There is a Pinterest Reddit I’ve been regularly peeking at over the past several months. There is unhappiness with how the site functions in just about every way.
Any time Pinterest comes up in conversation, it is usually negative. I’ve yet to interact with anyone who loves the changes. I’m sure those people exist, but I’ve not talked to anyone who is gushing about how great Pinterest is now.
Even my fifteen year old daughter complains often about how Pinterest doesn’t function correctly on her iPod and iPad. She frequently mentions features that have changed or disappeared. So this isn’t necessarily a generational thing or a long-time user not wanting to adapt. Something is clearly wrong at Pinterest.
But perhaps most helpful in deciding what to do with my Pinterest use was this article from Simple Pin Media: Is Pinterest Still Relevant?

Kate Ahl says that we are now in Pinterest 2.0 and that the platform is completely different. If you want a quick overview of what Pinterest was and where it is going, this is the piece to read.
I found her emphasis on Idea Pins interesting because one of the main complaints I hear when I ask people about how they like the new Pinterest is that they hate two things – idea pins and video pins that overrun their feed.
Pinterest has to appeal to advertisers. And to appeal to them means keeping people on the platform longer. The longer a user remains on the platform, the more advertising dollars Pinterest earns. They have to pay their bills just like you do.

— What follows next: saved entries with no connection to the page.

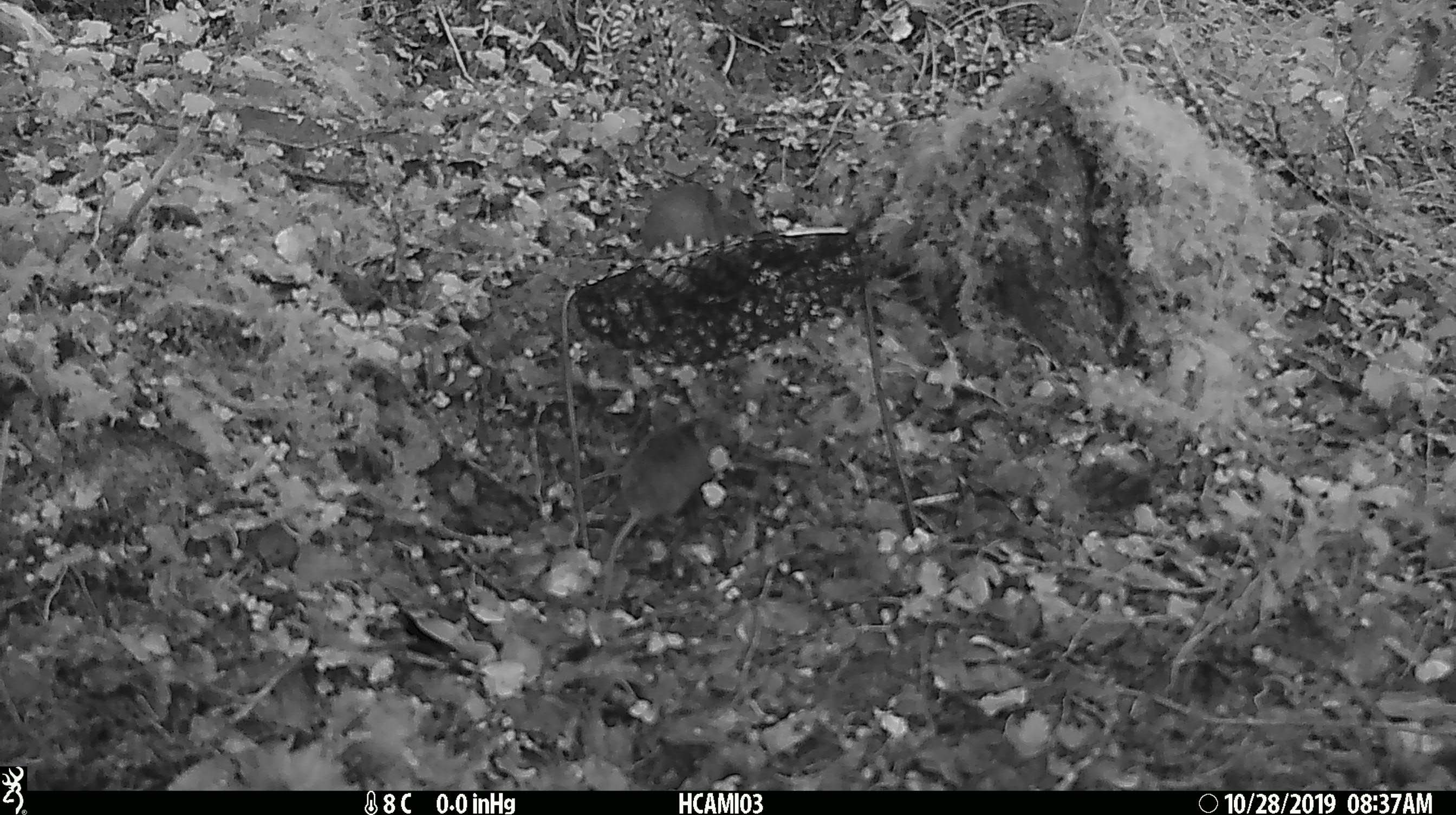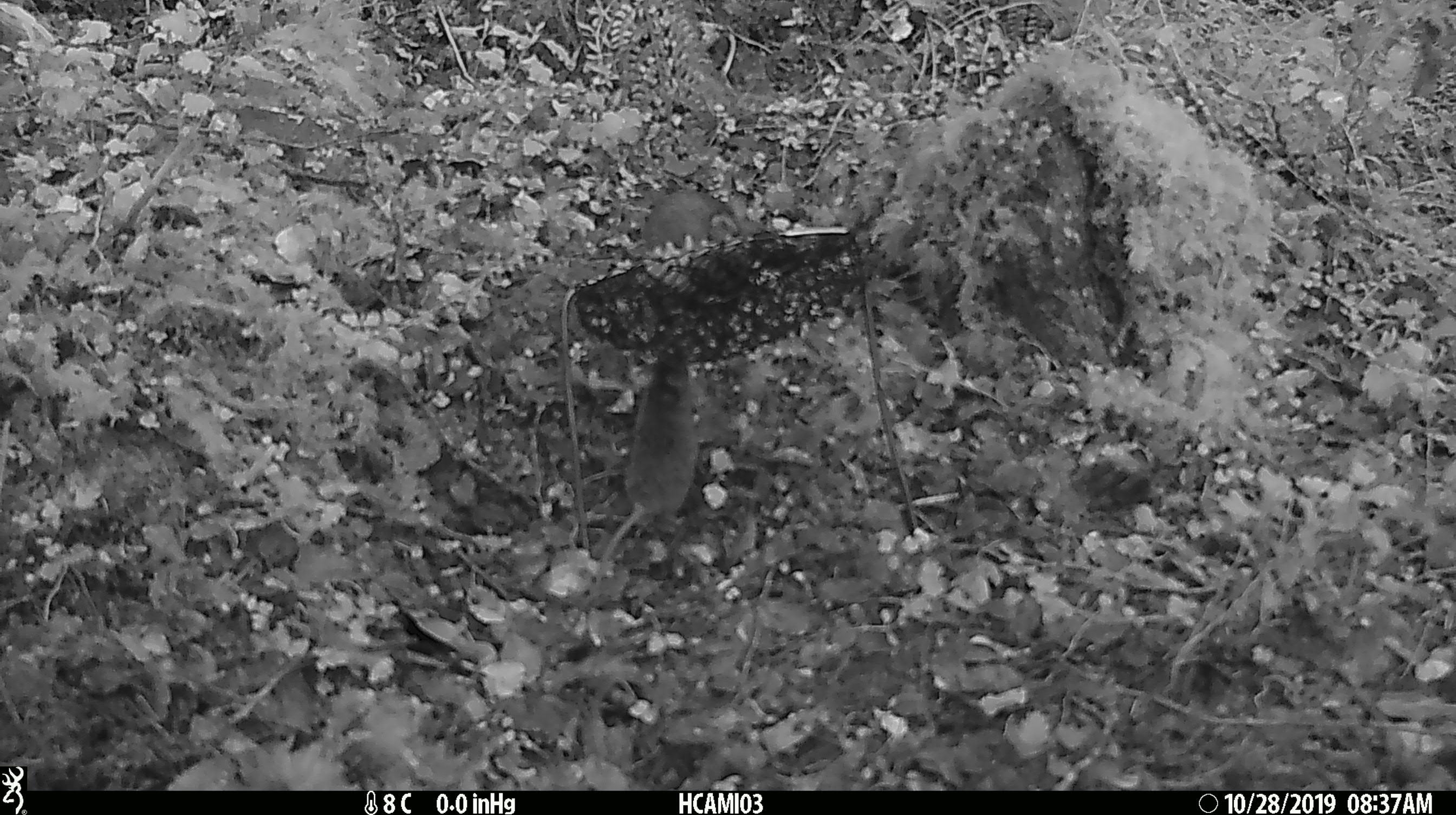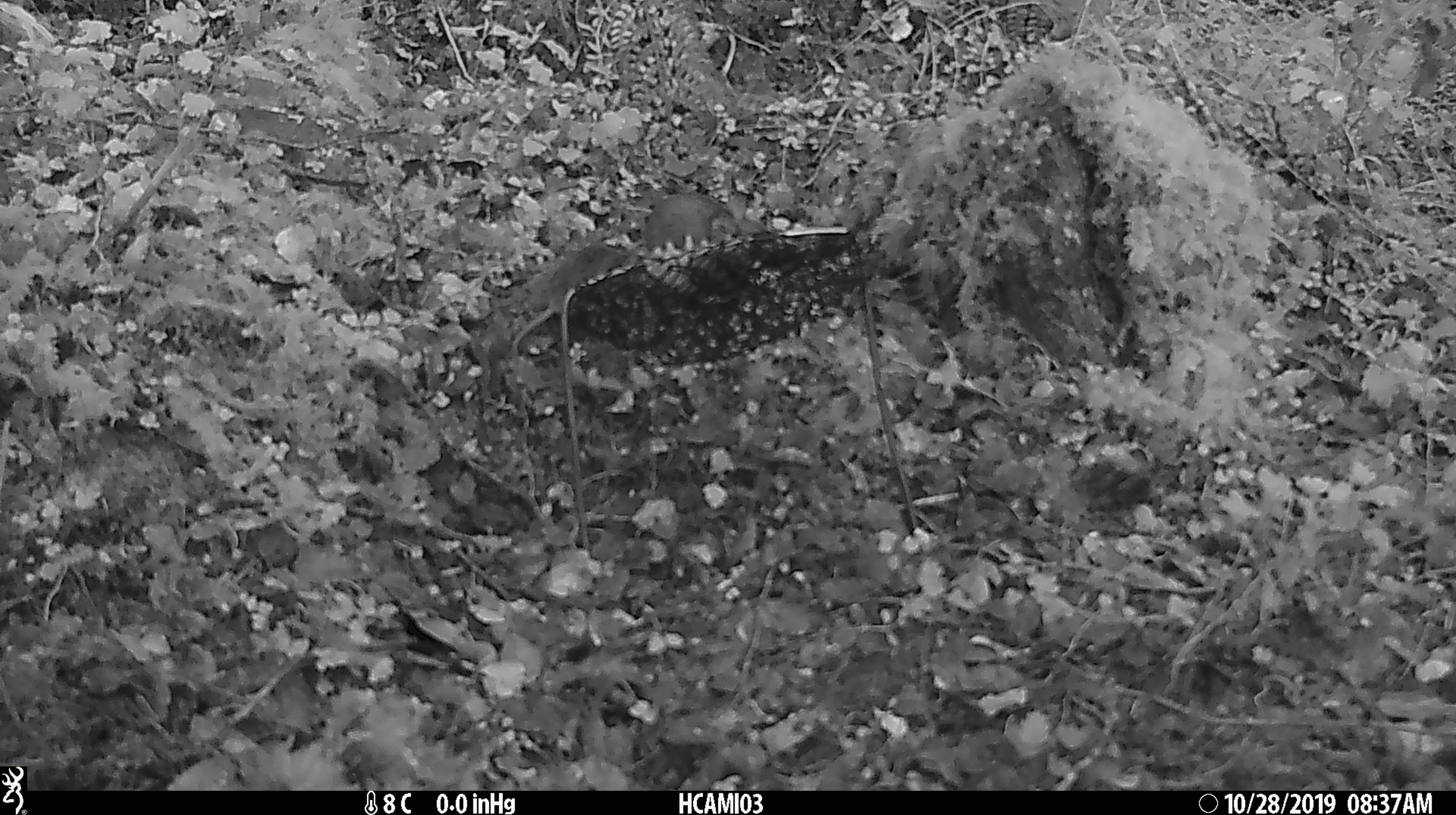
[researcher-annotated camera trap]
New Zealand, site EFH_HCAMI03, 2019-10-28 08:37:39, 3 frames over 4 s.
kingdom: Animalia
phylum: Chordata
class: Mammalia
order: Rodentia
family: Muridae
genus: Mus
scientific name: Mus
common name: mouse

That means idea pins don’t link directly to a webpage but they can be saved to a board for later. Bonus – they don’t expire after 24 hours. They live on the boards they are pinned to and they are seen in the home feed and search.
Pinterest is prioritizing this feature now, which means we should prioritize as well in our Pinterest marketing.
Yes, Pinterest has to make money and I’m all for people making as much money as they can legally. But forcing people to use a feed they hate, full of irrelevant pins (another common complaint) and videos that constantly load when they aren’t wanted isn’t a winning strategy.
(I honestly question if qualified people are making decisions at Pinterest or if it is reaping the results of hiring for qualifications other than strong business skills. Given that another common complaint is the total lack of customer service, I’m inclined to believe the latter.)
Unfortunately, I don’t find Kate’s take on Pinterest 2.0 very compelling. I realize that Pinterest is what her own business is built around and she must pivot herself. But reading what she writes sounds like making the best of a bad situation and not a trumpet call for something really fantastic.
Pinterest is a publicly traded company. They can do whatever they want and I support their freedom to remake their company into whatever they decide. However, I am personally not optimistic about the platform at all. I see no compelling reason to use it. Pinterest took away what made it great (the simplicity of collecting visual ideas) and is attempting to mash it into some new kind of marketplace platform that takes a bit of this and a little of that from all the other platforms they aren’t in order to somehow compete.
At one time I could spend an entire evening on Pinterest, lost in the world of beautiful images and interesting people who had curated interesting boards. As a business owner, it consistently drove people to my website. I created my Pinterest images whenever I wrote a new post or created a new product. When Pinterest changed things, I dutifully went along with it since I believed in the power of the platform.
I’ve pivoted for Pinterest many times. Pinterest changed their image sizes? I dutifully redid all my images to meet their new specifications (more than once for probably thousands of posts and products). Pinterest emphasized group boards? I created and joined group boards. Pinterest wanted multiple pin designs for the same post? Well, I didn’t do that because at that point I was starting to realize something wasn’t working. Idea pins? No way. That’s not what I want out of Pinterest and I don’t think I’m alone in this.
Pinterest has become Pinterest 2.0.
I’m not pivoting again.
The question is how many people will buy into Pinterest 2.0 and if it survives the Fourth Turning. Many businesses will not. Will Pinterest? Time will tell.